- **EXCERPT TO READ**

Substitute $27.9\text{g}$ for $m$, $2.108\text{J}/\text{g}\cdot \text{K}$ for $C$, $0\text{°C}$ for $T_{\text{h}}$ and $-12°\text{C}$ for $T_{\text{c}}$ to find the change in entropy.

$\begin{array}{c}\Delta S_1=\left(27.9\text{g}\times 2.108\text{J}/\text{g}\cdot \text{K}\times \ln \left(\frac{\left(273+0\right)\text{K}}{\left(273-12\right)\text{K}}\right)\right)\\ =\left(27.9\times 2.108\times \ln \left(\frac{273}{261}\right)\right)\\ =2.64\text{J}/\text{K}\end{array}$

Thus, the change in the entropy to transform ice at $-12°\text{C}$ to ice at $0°\text{C}$ is $2.64\text{J}/\text{K}$.

Formula to find the change in entropy to transform ice at $0°\text{C}$  to water at $0°\text{C}$ is,

$\Delta S_2=m\frac{L}{T_1}$

Here,

$\Delta S_2$ is the entropy change to transform to transform ice at $0°\text{C}$  to water at $0°\text{C}$.

$m$ is the mass of water.

$T_1$ is the transition temperature from ice to water.

- **EXTRACTED ENTRIES**
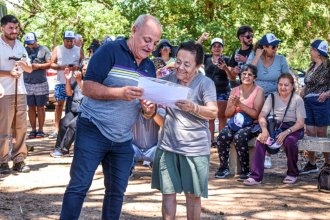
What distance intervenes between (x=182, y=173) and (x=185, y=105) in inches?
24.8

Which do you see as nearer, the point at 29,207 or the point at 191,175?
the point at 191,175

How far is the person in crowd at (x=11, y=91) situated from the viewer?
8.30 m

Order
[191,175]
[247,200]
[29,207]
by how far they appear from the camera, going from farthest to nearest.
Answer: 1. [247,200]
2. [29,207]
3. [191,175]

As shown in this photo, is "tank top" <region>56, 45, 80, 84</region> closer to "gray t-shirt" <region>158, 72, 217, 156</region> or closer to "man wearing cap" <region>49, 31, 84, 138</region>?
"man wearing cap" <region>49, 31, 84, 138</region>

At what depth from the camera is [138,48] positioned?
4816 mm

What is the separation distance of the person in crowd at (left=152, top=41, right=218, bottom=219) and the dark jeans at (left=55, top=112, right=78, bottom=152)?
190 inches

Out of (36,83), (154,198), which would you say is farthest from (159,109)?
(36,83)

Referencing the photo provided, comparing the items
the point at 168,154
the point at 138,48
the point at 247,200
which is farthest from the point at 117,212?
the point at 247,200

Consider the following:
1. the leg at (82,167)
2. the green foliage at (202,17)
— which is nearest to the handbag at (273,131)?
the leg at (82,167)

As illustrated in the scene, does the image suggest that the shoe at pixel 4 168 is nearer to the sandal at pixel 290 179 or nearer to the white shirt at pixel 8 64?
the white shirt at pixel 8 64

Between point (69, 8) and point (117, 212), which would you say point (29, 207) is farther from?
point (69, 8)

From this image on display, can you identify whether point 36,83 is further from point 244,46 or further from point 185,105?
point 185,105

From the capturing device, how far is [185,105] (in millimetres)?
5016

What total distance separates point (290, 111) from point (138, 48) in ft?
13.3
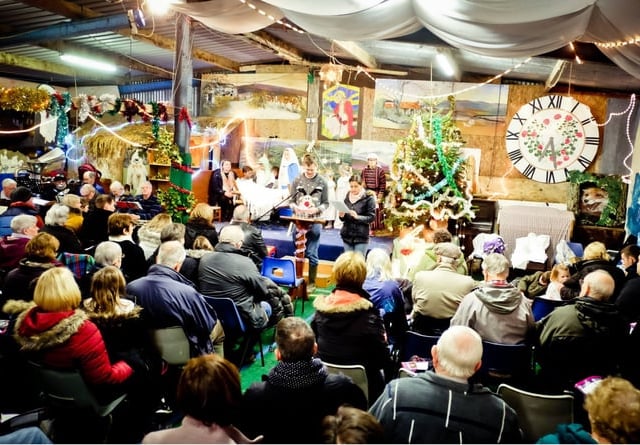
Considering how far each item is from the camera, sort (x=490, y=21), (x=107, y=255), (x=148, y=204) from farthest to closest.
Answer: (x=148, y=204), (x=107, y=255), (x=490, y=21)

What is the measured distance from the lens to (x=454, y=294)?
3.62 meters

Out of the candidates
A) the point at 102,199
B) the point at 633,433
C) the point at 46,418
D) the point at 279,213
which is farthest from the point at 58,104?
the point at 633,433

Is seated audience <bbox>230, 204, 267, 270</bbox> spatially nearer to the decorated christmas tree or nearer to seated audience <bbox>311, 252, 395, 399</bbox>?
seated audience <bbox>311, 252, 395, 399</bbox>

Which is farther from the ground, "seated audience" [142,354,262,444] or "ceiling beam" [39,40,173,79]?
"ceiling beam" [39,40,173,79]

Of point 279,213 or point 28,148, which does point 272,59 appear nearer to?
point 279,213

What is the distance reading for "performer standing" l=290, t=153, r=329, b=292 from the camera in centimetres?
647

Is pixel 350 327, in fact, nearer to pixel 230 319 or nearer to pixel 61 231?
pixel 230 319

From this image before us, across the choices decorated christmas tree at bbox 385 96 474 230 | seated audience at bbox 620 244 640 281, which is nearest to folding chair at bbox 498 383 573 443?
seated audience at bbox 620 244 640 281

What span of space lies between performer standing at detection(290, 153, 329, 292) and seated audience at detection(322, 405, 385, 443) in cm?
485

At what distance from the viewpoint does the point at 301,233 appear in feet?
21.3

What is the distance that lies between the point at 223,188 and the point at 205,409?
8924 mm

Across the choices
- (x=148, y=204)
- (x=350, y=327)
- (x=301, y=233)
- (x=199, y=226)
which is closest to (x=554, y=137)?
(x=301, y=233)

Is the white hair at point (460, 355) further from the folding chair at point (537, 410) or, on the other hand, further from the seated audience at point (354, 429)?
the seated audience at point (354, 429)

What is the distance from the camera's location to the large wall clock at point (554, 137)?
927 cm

- **TASKS FOR THIS EXERCISE**
[1] In the entropy excerpt, what does T₁ stand for?
[2] Output the entropy excerpt from "Thus, the change" up to and including "ice to water.".
[3] Using the entropy excerpt, answer yes or no to each statement and quote the words that decide it: (a) m is defined as the mass of the ice. (b) T₁ is defined as the transition temperature from ice to water.

- **ANSWERS**
[1] The transition temperature from ice to water.

[2]
Thus, the change in the entropy to transform ice at $-12°\text{C}$ to ice at $0°\text{C}$ is $2.64\text{J}/\text{K}$.

Formula to find the change in entropy to transform ice at $0°\text{C}$  to water at $0°\text{C}$ is,

$\Delta S_2=m\frac{L}{T_1}$

Here,

$\Delta S_2$ is the entropy change to transform to transform ice at $0°\text{C}$  to water at $0°\text{C}$.

$m$ is the mass of water.

$T_1$ is the transition temperature from ice to water.

[3]
(a) No: "is the mass of water."
(b) Yes: "is the transition temperature from ice to water."